Companies that like Red Hat Enterprise Linux but hate changing Linux versions because of the hardware and software qualification process just got an excuse to be lazy for the next decade. Red Hat has announced that it will extend the production life of its latest RHEL 6 releases and the prior RHEL 5 releases by an extra three …
Looking far into the future and not liking what they see with the new gnome? I'm still using Fedora 14 and see no reason to change. My software runs just the way I want it to. Really, what advantage is there to upgrade my desktop os? and don't say because the new gui is easier to use.
Bigger version Number
Bigger Numbers FTW
Unless like me you are one of the first people to get Windows ME and showcase to all your friends how big a FAIL it really was. Yeah I think the "Don't fix what isnt broken" quote fits well here.
If you care one jot about security you shouldn't choose sticking with any version of Fedora. They maintain it (as in security updates) for less than a year after the next version ships. Most of the other choices get maintained rather longer, but I don't think any are promising you the 9 years or so you're being promised with RHEL6.
It also means you can avoid Gnome 3 until 2020, by which time it might even be usable.
Ummm, I'm torn on this one
On a personal level - RedHat isn't doing their customers or themselves a favour in the long run by doing that. RHEL5 (2.6.18) is already woefully obsolete now to run bare metal on a modern server, and RHEL6 (2.6.32) isn't far behind as Intel/AMD have been revving their proc/chipset architectures. With that said, virtualization has pretty much taken over, so running RHEL on bare metal hardware isn't as prevalent as a couple of years ago. I've always thought that the expense and risk of continually backporting fixes from newer component releases (like the kernel) was a bad idea going past 2-3 years though.

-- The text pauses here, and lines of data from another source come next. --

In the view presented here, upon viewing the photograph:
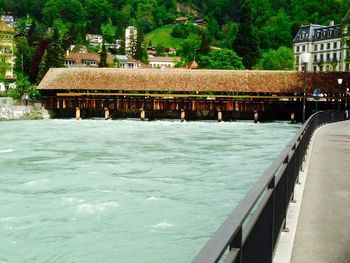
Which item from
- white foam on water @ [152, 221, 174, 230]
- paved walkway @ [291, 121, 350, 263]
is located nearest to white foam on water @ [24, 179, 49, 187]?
white foam on water @ [152, 221, 174, 230]

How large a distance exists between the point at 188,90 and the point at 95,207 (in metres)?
35.0

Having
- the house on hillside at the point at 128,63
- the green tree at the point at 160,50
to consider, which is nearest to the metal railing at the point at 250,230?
the house on hillside at the point at 128,63

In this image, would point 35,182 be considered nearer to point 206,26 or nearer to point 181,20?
point 206,26

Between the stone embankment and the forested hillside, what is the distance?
22.6 m

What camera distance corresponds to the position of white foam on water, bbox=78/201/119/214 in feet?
39.3

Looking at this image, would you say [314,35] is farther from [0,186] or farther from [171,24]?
[171,24]

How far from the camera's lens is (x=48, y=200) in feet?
42.8

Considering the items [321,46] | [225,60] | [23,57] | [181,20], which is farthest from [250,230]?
[181,20]

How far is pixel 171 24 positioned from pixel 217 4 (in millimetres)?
27916

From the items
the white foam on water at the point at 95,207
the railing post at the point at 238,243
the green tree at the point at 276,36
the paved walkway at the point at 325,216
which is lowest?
the white foam on water at the point at 95,207

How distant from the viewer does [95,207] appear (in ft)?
40.5

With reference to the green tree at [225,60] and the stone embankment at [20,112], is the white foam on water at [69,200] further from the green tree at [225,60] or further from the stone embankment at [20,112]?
the green tree at [225,60]

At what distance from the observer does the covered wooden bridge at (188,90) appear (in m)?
46.4

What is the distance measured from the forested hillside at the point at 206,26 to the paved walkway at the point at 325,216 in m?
59.4
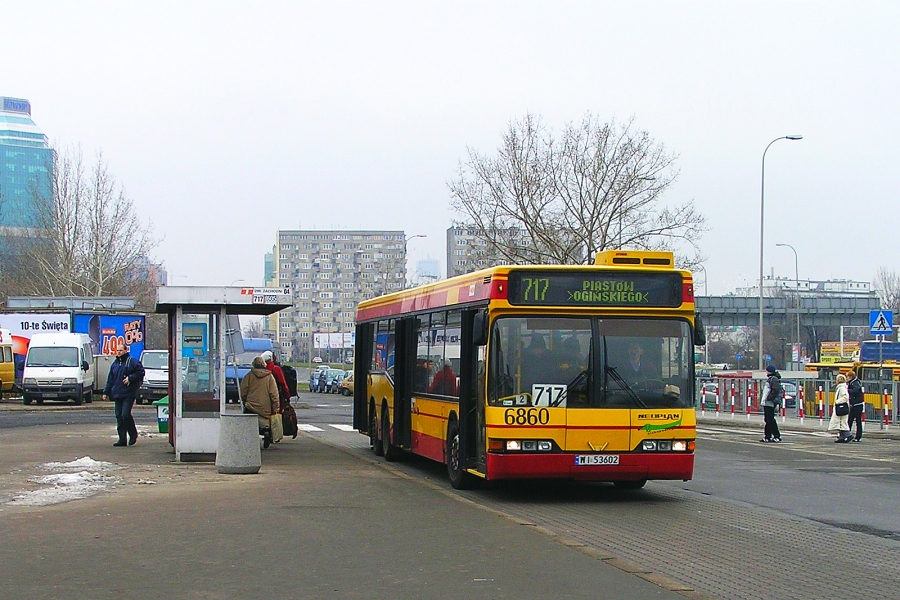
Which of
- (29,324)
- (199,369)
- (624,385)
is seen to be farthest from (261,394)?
(29,324)

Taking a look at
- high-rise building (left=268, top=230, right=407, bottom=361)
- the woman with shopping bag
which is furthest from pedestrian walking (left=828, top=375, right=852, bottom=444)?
high-rise building (left=268, top=230, right=407, bottom=361)

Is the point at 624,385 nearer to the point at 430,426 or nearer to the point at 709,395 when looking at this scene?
the point at 430,426

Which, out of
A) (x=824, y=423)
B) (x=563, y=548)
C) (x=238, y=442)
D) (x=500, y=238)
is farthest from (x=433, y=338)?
(x=500, y=238)

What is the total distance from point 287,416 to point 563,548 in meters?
13.6

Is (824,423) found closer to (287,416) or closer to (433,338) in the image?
(287,416)

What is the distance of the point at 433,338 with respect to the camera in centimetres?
1688

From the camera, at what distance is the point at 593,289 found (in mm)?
14234

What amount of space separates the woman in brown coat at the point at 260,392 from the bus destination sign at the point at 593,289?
284 inches

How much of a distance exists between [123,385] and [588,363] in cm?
1063

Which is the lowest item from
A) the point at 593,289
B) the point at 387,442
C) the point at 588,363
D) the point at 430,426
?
the point at 387,442

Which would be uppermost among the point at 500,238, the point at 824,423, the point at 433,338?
the point at 500,238

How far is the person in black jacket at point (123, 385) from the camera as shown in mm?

HOWEVER, looking at it from a corporate view - Did they just say 10 years of "no upgrades", sign us up! Particularly since RHEL upgrades have been hit and miss in the past.
Penguin, cuz its a Penguin article innit? :)
This is very useful for organisations that have a scalable structure
Rather than being stuck with three years of support and upgrades you can run hardware for a lot longer.
There is no logical reason for throwing out good hardware every three or four years just to go after the next big thing. I bet most reg readers have electronic equipment that is over ten years old (I'm still running Red Hat Linux 9 on a Pentium 133...)
It is far easier to get old hardware (even if you resort to buying it on eBay) and install on that what you know works than to go through the pain of testing a new kernel on new hardware.
This is of course why Cobol is still very much alive. The pain of replacing it exceeds the savings that would result.